Given request →
Each record below should appear again exactly as written.

Spatial relation data
----

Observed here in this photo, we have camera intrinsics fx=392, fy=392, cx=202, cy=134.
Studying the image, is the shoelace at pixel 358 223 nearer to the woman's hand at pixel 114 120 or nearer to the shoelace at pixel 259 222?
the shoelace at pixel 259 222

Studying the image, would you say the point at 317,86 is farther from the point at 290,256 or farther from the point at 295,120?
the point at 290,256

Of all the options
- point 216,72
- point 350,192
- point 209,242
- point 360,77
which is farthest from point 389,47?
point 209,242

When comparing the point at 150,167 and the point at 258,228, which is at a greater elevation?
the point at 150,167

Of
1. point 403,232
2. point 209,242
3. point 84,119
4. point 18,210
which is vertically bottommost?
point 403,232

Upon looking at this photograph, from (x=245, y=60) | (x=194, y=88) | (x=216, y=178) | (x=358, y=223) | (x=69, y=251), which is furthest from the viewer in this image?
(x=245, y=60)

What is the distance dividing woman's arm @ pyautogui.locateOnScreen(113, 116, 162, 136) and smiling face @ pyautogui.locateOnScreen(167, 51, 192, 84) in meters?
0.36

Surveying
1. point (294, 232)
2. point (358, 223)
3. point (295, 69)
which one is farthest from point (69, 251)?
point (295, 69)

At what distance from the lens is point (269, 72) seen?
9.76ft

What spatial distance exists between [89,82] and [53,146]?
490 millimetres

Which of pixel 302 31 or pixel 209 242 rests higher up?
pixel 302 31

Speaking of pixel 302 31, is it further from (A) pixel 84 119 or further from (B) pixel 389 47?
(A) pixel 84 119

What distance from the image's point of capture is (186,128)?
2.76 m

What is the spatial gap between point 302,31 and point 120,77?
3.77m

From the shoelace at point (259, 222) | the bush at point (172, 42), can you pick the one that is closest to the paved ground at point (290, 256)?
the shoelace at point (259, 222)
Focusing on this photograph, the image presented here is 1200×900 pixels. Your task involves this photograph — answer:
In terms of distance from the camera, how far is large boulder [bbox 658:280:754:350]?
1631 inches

----

Full solution →
Observed here in this photo, we have camera intrinsics fx=392, fy=392, cx=202, cy=134.
Studying the image, is the shoelace at pixel 358 223 nearer to the woman's hand at pixel 114 120 or nearer to the shoelace at pixel 259 222?
the shoelace at pixel 259 222

Studying the image, would you say the point at 317,86 is farther from the point at 290,256 or farther from the point at 295,120?
the point at 290,256

Of all the options
- point 216,72
- point 350,192
- point 209,242
- point 360,77
which is farthest from point 389,47?
point 209,242

When comparing the point at 150,167 and the point at 258,228, which is at a greater elevation?
the point at 150,167

Of
1. point 403,232
2. point 209,242
3. point 84,119
4. point 18,210
which is vertically bottommost?
point 403,232

Upon looking at this photograph, from (x=245, y=60) | (x=194, y=88) | (x=216, y=178) | (x=358, y=223) | (x=69, y=251), which is furthest from the viewer in this image?
(x=245, y=60)

What is the distance dividing woman's arm @ pyautogui.locateOnScreen(113, 116, 162, 136) and smiling face @ pyautogui.locateOnScreen(167, 51, 192, 84) in meters?
0.36

Surveying
1. point (294, 232)
2. point (358, 223)
3. point (295, 69)
which one is farthest from point (69, 251)?
point (295, 69)

At what distance from the lens is point (269, 72) seen?
9.76ft

What spatial distance exists between [89,82] and [53,146]?
490 millimetres

Which of pixel 302 31 or pixel 209 242 rests higher up?
pixel 302 31

Speaking of pixel 302 31, is it further from (A) pixel 84 119 or further from (B) pixel 389 47?
(A) pixel 84 119

What distance from the image's point of capture is (186,128)?
2.76 m

What is the spatial gap between point 302,31 and point 120,77?
3.77m

From the shoelace at point (259, 222) | the bush at point (172, 42), can you pick the one that is closest to the paved ground at point (290, 256)?
the shoelace at point (259, 222)
Focusing on this photograph, the image presented here is 1200×900 pixels. Your task involves this photograph — answer:
In terms of distance from the camera, how far is large boulder [bbox 658:280:754:350]?
1631 inches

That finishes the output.